Saturday, 14 May 2016

Comic Review - Transformers: All Hail Megatron Coda

Having already blundered with the format and possibly the content of All Hail Megatron in the first place IDW decided the best way to deal with the troubled Maxi-series was to extend it by four issues and throw out a series of semi-related short stories while re gearing for the upcoming ongoing series. Mostly this involved catering to whiny Simon Furman fans who were used to having every single dot painstakingly joined for them and undoing as much of Shane McCarthy's work as possible. In short the treatment of McCarthy and AHM underlines that the company would have been fine with whatever if they'd had a blockbuster on their hands but now that the disappointing figures were in they were suddenly all about respecting loyal readers. 

The problem is that most of these stories really didn't need to be told. The Denton Tipton story showing Perceptor's transformation is nicely done and probably one of the more worthy subjects but at the same time is indicative of IDW's habit of capitulating to the pedestrian intelligence of their readers. Within the context of AHM it's entirely plausible and obvious that Perceptor needed to tool up to survive in the current situation and did so, something Sean McCarthy showed amply in two frames. Here we have ten pages for the angry idiots who need everything drip fed. It looks nice and it reads nice but it's like a rogue Mosaic.

============

EXERCISE AIM>
Continue the review of Transformers: All Hail Megatron Coda from the point where it ends.

RAW DATA>

============

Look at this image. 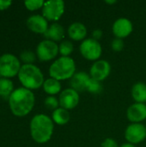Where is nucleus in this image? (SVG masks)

============

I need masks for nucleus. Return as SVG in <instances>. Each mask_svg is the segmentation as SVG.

============

TASK RESULT>
Same with Nick Roche's return to Kup; despite continuing the excellent work on Prowl and formally introducing future cult leader and shipping devotee James Roberts it's just spinning out a story from the evident fact that Kup got better.

It's basically a grab bag of unnecessary epilogues and worrying previews. There's an unnerving start for incoming writer Mike Costa as he resets Megatron and Starscream  to exactly where they've always been and undoes one of the few positive progressive elements of AHM; the first try out for Don Figueroa's appalling live-action influenced art style, a pointless return for Simon Furman...

Basically this is four issues of marking time in the most banal fashion imaginable. And part of  that is an indictment of IDW's ever-slapdash handling of the franchise on an editorial level. But it's also a tacit condemnation of a readership and fandom incapable of filling in the blanks and pathologically afraid of change.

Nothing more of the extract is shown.